Input material START

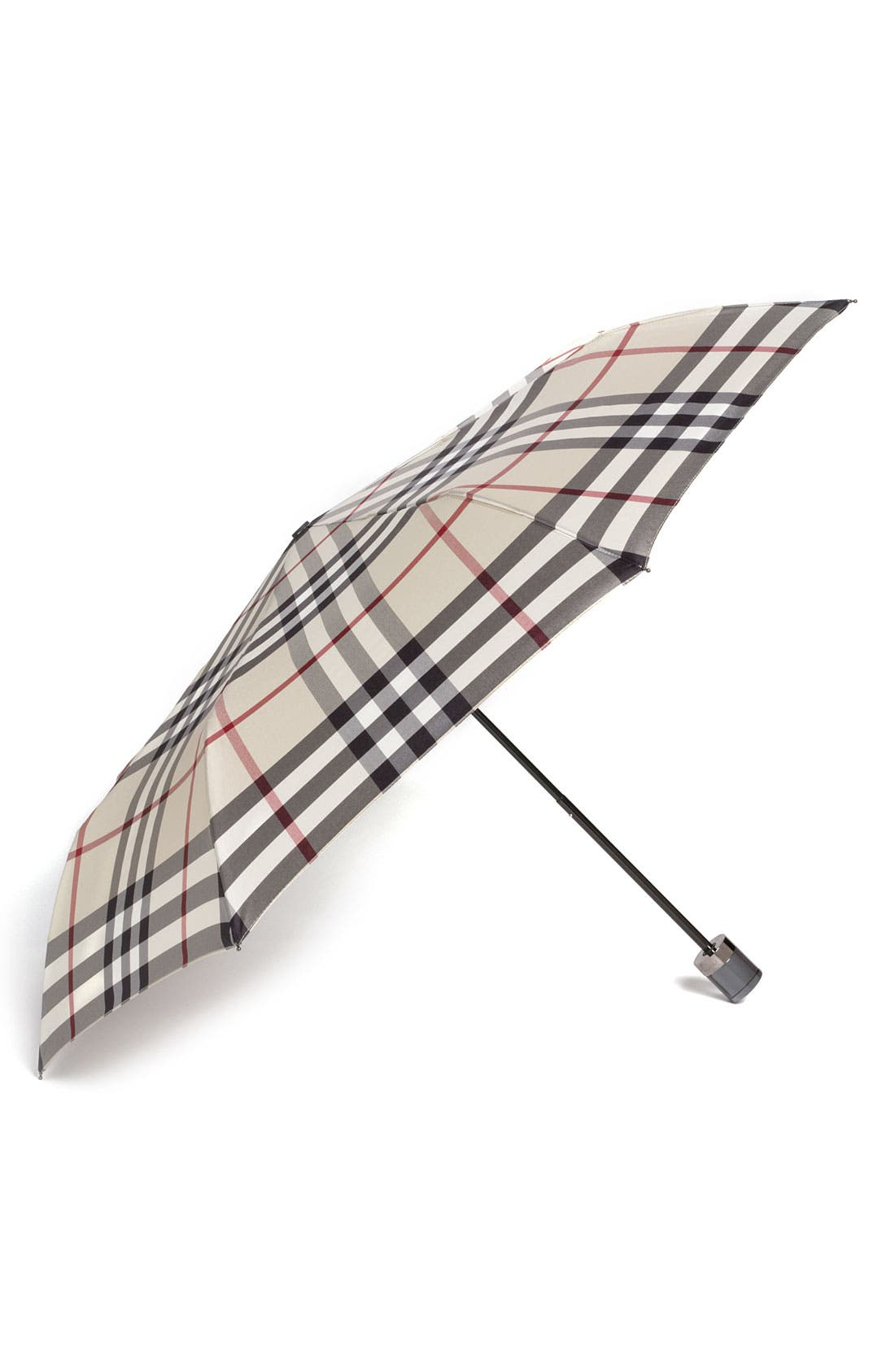 Alternate Image 1 Selected - Burberry Check Folding Umbrella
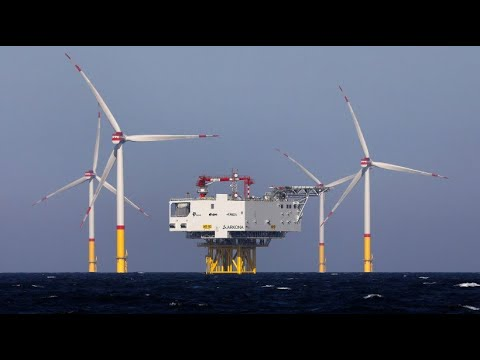 So wird aus Wind Strom: Offshore-Windpark in der Osts ...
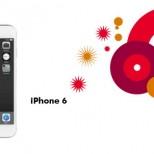 najposakuvaniot-pameten-telefon-vo-svetot-iphone-6-edinstveno-vo-vip-01 (1)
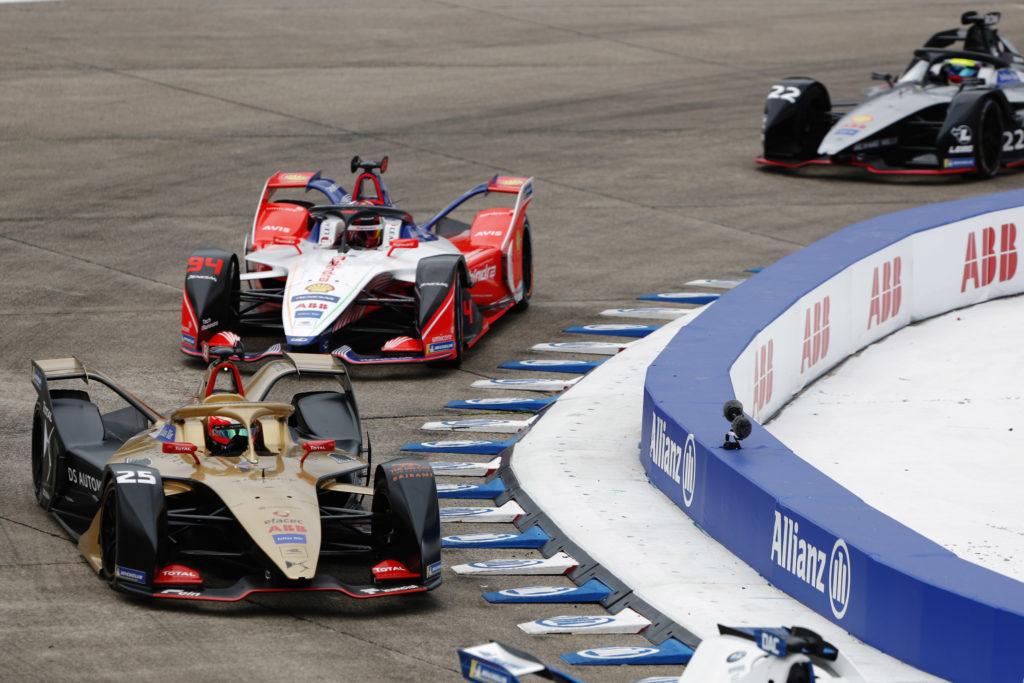 Formule E : Face à Lucas Di Grassi Intouchable à Berlin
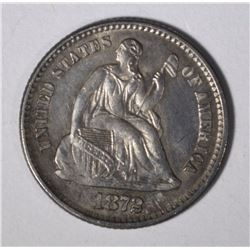 1872 SEATED LIBERTY HALF DIME BU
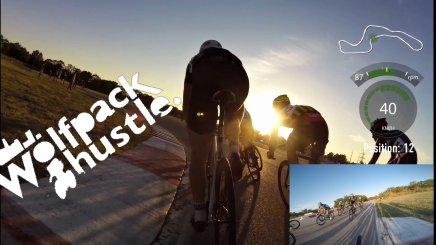 Wolfpack Hustle Austin Finale Crit – Last TwoLaps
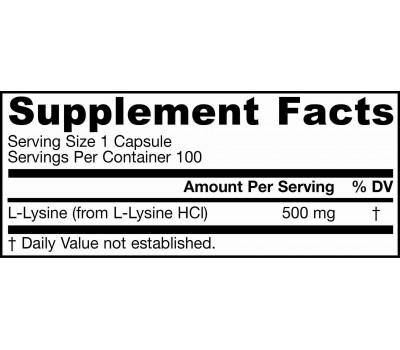 Lysine 500mg 100 capsules | Jarrow Formulas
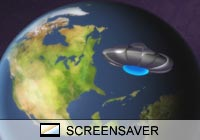 Science Fiction Invaders Screen Saver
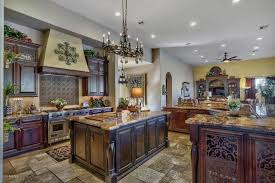 mexican tile backsplash kitchen mexican tile kitchen part 34 traditional kitchen with complex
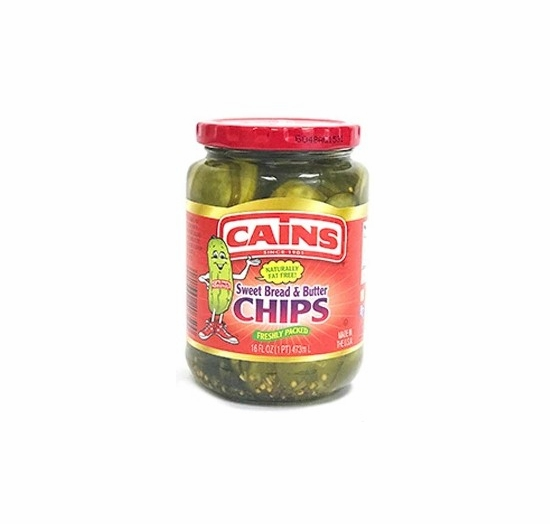 Cains Sweet Bread & Butter Chips 16 oz.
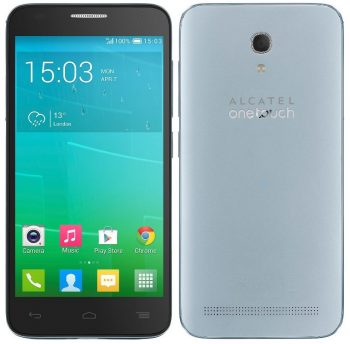 alcatel-Idol-2-Mini-S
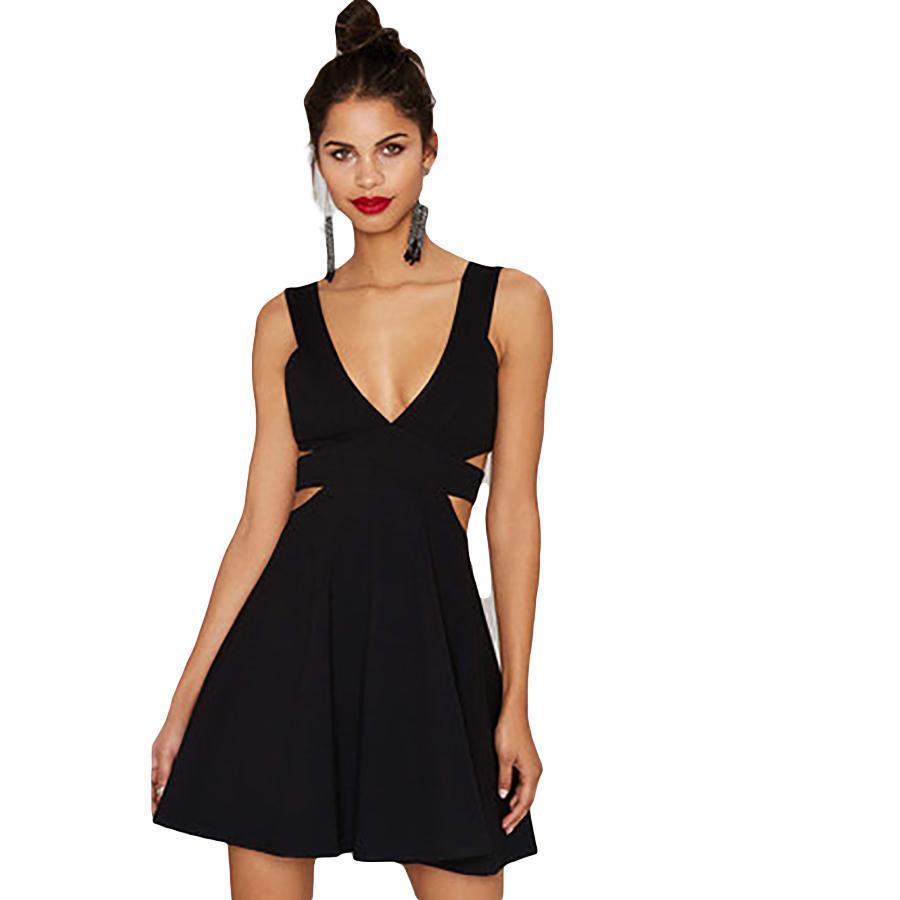 2cb7e196b44 Satın Al Yaz Elbise Kadınlar Zarif Seksi Parti Elbise Siyah Mini Elbise Kısa  Kore Tarzı Vestido Vintage Elbise Bayanlar Için Moda 60L0073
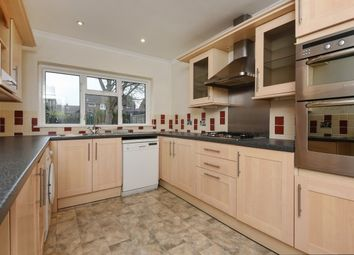Thumbnail 3 bed property to rent in Gwydyr Road, Bromley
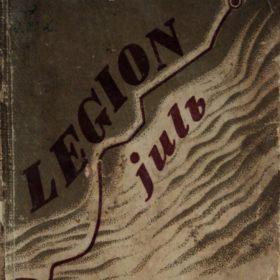 "Usmanov S. ""Legion Julъ» (Ш.Усманов «Легион юлы» — «Путь легиона»). – Казань: Татгосиздат, 1936 г."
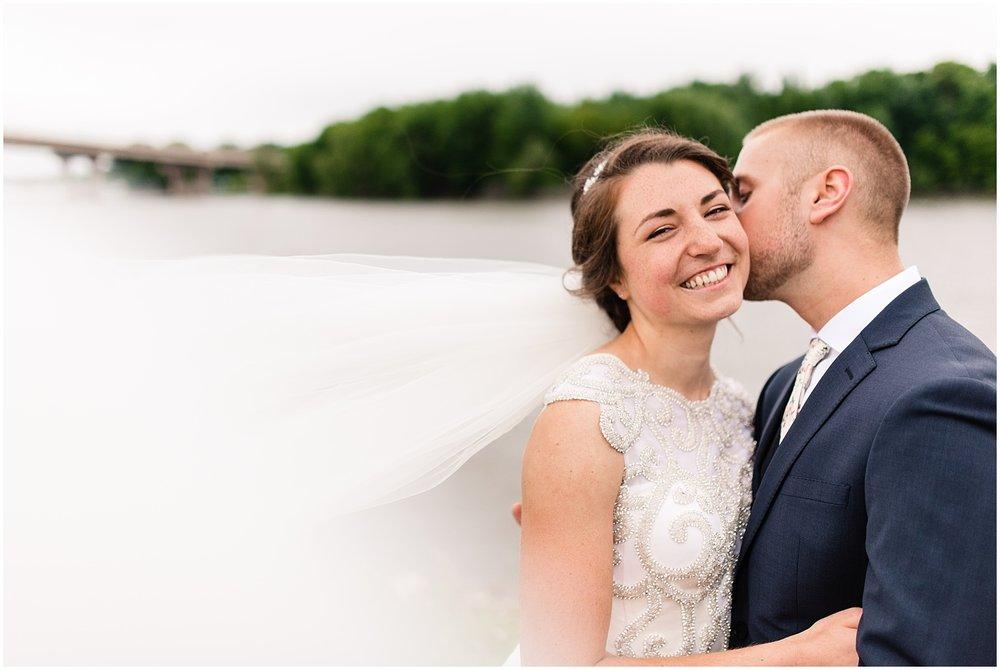 Hasting Wedding Photographer
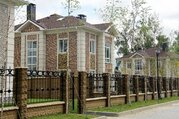 Дом 210 м2 в поселке в английском стиле, Новая Москва, Калужское шоссе, 20900000 руб.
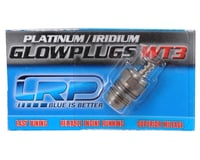 LRP Works Team Turbo Glow Plug (WT3) | relatedproducts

Input material END

**What to do**.
In the listing above, find the line containing "1872 SEATED LIBERTY HALF DIME BU" and the line containing "alcatel-Idol-2-Mini-S", then write out both of them and every line between, exactly, with no pictures.

**Answer section**.
 1872 SEATED LIBERTY HALF DIME BU
 Wolfpack Hustle Austin Finale Crit – Last TwoLaps
 Lysine 500mg 100 capsules | Jarrow Formulas
 Science Fiction Invaders Screen Saver
 mexican tile backsplash kitchen mexican tile kitchen part 34 traditional kitchen with complex
 Cains Sweet Bread & Butter Chips 16 oz.
 alcatel-Idol-2-Mini-S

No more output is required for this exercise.